A national treasureOne expects a few surprises in the New Year, but I received a horrific shock. I realised that I have been murmuring about Monaco for a quarter of a century! My first article was criticised for portraying Monaco through rose-tinted spectacles … it was “all too frivolous and unspecific”. A few years later, someone asked how I managed to find so many positive things to say about a tiny Principality! Well, that has certainly changed over the years. It could be the influence of our founder and editor, Mike Meade, who believes a bit of controversy generates interest and is good for business. Certainly, the Reporter is still in print and I am still happy to be here, still finding life in two square kilometres of Mediterranean coastline interesting … a small, safe and very well run Principality with lots of sunshine, an ever-changing scenario and an international flavour … but looking back over the years, certainly plus ça change, tout c’est la même chose.
The good olde days
In 1988, you could have a 3-course dinner in Monaco with wine and coffee at Le Grillardin restaurant, 2 minutes from Barclays Bank, for 65 francs (€10) and 60,000 fans came for the Grand Prix, paying “up to 850 francs for the privilege of suffering hours of ear-shattering roars”… and seeing Alain Prost win the race after Ayrton Senna crashed into a barrier. The new, improved Café de Paris opened, the event commemorated by a special coffee table book … “and for forty or so thousand francs, you can have your name printed in it (in gold, surely)”.

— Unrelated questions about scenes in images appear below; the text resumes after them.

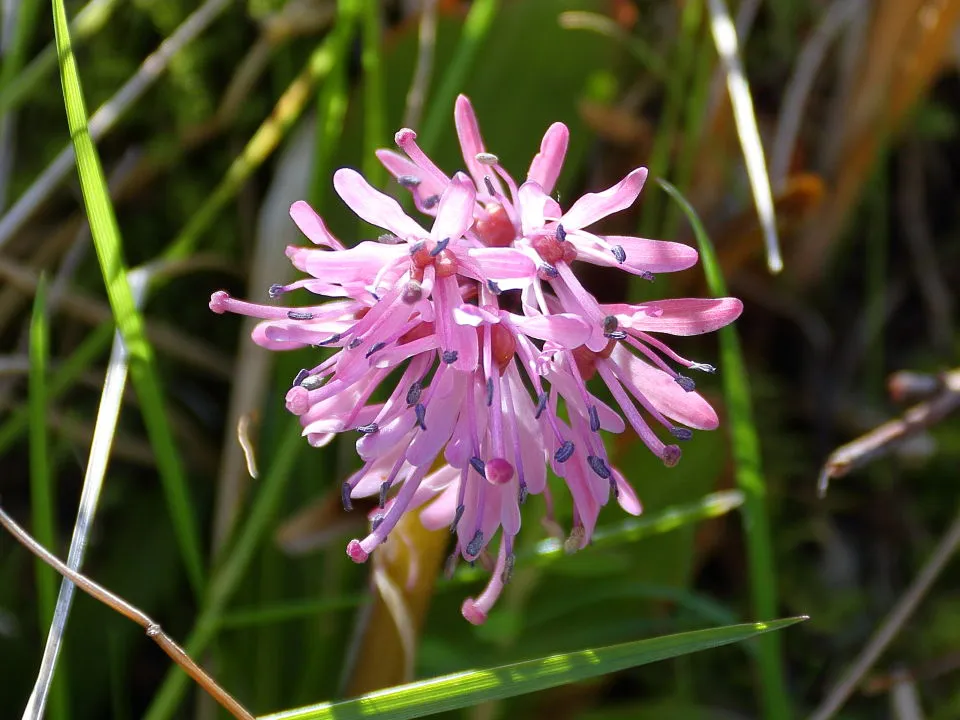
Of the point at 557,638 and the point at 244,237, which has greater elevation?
the point at 244,237

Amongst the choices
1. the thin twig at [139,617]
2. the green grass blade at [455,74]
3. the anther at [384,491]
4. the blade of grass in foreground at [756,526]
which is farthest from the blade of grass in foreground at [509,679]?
the green grass blade at [455,74]

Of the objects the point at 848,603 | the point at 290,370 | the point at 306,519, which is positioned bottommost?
the point at 848,603

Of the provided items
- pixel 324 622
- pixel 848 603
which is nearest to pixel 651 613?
pixel 848 603

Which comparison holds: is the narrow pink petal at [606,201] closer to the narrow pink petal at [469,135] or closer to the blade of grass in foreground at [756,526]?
the narrow pink petal at [469,135]

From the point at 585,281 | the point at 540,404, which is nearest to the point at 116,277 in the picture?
the point at 540,404

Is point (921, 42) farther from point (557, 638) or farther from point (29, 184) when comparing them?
point (29, 184)

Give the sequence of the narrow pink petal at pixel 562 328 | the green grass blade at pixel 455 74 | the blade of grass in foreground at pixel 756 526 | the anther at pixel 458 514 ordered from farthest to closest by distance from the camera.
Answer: the green grass blade at pixel 455 74 < the blade of grass in foreground at pixel 756 526 < the anther at pixel 458 514 < the narrow pink petal at pixel 562 328

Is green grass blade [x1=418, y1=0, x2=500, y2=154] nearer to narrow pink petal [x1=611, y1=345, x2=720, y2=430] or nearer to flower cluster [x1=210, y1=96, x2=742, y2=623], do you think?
flower cluster [x1=210, y1=96, x2=742, y2=623]
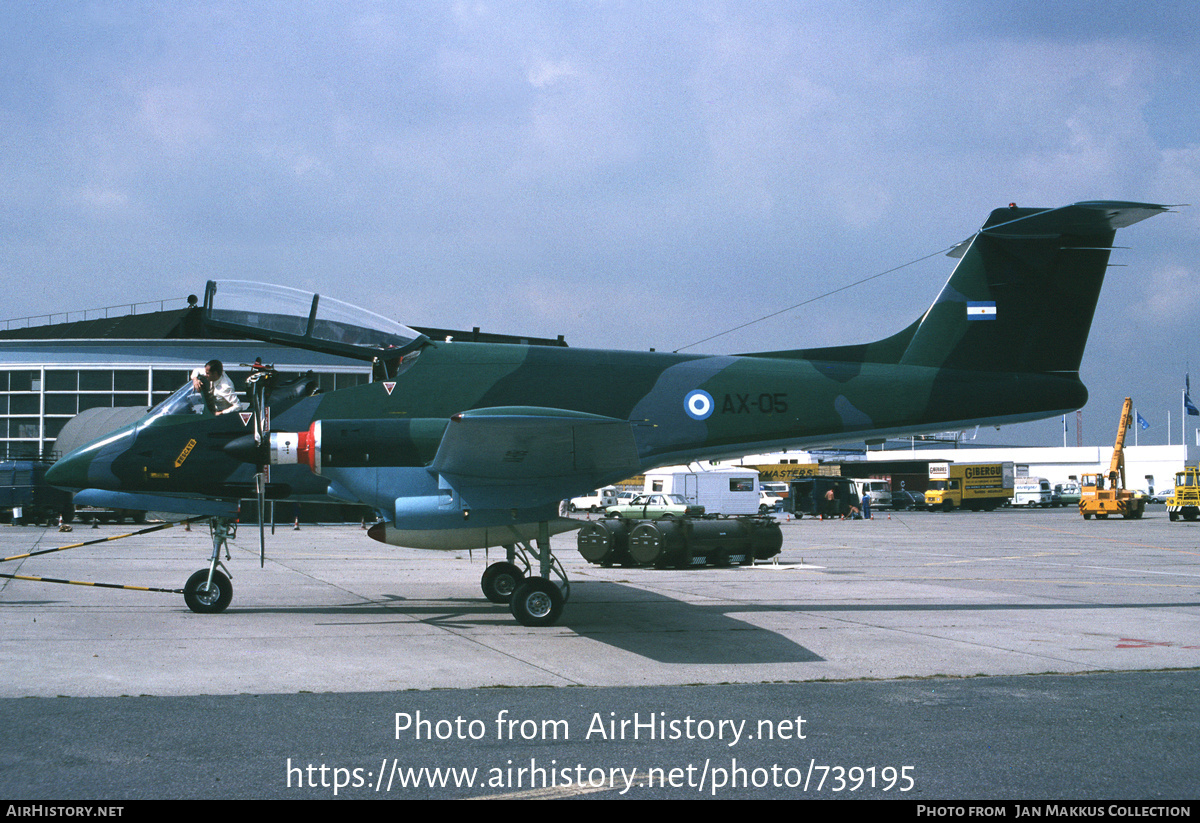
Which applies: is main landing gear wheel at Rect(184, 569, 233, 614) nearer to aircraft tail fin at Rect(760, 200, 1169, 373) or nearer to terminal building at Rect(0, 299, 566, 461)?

The summer open air cinema was then near the Sporting d’Été where Peppino di Capri, Sammy Davis Jr and Whitney Houston were highlights that year and Yannick Noah was best man at an “absolutely fabulous” local wedding in the Salle des Étoiles, with 1000 guests, a live band and fireworks galore.

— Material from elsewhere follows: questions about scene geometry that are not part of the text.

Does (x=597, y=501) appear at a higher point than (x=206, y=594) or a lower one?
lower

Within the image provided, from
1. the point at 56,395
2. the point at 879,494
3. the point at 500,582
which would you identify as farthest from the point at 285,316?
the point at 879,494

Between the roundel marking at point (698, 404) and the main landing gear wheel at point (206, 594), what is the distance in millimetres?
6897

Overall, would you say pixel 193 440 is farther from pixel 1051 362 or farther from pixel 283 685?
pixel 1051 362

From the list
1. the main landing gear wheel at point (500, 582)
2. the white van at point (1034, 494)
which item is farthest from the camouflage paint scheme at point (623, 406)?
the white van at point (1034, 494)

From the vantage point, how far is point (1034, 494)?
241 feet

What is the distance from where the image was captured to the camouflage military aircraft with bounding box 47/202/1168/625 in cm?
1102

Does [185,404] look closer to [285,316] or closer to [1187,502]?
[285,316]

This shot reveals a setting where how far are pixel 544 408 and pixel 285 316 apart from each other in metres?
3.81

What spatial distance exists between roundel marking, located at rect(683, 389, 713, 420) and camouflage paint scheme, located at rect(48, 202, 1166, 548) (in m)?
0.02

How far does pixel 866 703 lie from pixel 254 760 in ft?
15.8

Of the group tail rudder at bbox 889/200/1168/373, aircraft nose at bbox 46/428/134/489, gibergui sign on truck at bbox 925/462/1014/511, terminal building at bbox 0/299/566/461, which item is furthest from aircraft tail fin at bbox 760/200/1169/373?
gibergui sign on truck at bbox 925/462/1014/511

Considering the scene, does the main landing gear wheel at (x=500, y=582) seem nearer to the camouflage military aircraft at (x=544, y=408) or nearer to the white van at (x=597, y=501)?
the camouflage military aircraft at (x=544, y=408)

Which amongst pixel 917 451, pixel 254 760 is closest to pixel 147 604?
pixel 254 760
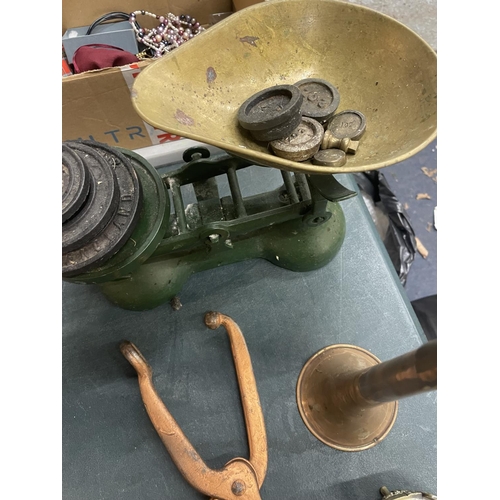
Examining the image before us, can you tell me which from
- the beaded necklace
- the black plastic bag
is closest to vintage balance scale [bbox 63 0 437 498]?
the black plastic bag

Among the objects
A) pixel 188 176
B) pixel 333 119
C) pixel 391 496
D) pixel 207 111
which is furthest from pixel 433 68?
pixel 391 496

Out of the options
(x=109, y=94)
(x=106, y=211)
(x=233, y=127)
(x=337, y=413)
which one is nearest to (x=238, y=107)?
(x=233, y=127)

After raising the rents by an astounding 30%, a nearby elite apartment building relegated anyone carrying a white plastic bag to the back entrance … only those with gold Gucci-style bags could pass through the front door. “If it’s magical, it must be Monaco,” I proclaimed, “but … for the price of a studio by the sea in Monte Carlo, you could buy a 34-room chateau and 12 hectares in the centre of France … only 3 million francs!”
When faxing was the new thing
I sent my articles by fax in 1989, then la grande vogue – no emails and no mobile phones. The 24-hour English Sky News arrived on our TV and 2500 people from 82 countries took part in a star-studded 29th International TV Festival, created by Prince Rainier to reward the best TV programmes, directors and actors. Loni Anderson, Alain Delon, Ben Kingsley, Yehudi Menuhin, Montserrat Caballe, Renata Scott and Robert Altman were in town for the festivities. In addition to the men’s Grand Prix tennis tournament, there was a women’s event at the Country Club, with Steffi Graf and Navratilova competing for the Coupe des Dames.
After celebrating 700 years of the Grimaldi dynasty, this tiny Principality continued to grow. Old buildings were replaced by apartment blocks and after 10 years’ work the Grimaldi Forum changed Larvotto’s seafront forever. There were so many cranes that I named the crane as the national bird; a heliport, apartment blocks and the Chapiteau in Fontvieille, the Metropole centre, Monte Carlo Bay Hotel and a revolutionary new jetty to protect the port, an amazing transformation. Then the railway station was moved underground so they could build on the tracks.
A Russian invasion
Today, Prince Albert is head of a modern city. 35,000 people travel daily from France to work and hundreds of wealthy Russians are allegedly eager to move here; so many, in fact, that an appreciative Monaco, happy to have survived the economic crisis thus far with a useful influx of their billions, is to celebrate all things Russian for the whole of 2015. How sad that the lovely art deco Sporting d’Hiver, centre of life and glamour in the halcyon days of Diaghilev and Les Ballets Russes, is to be demolished and the fabled Golden Square will be a building site. I wonder what the Principality will look like in another 25 years.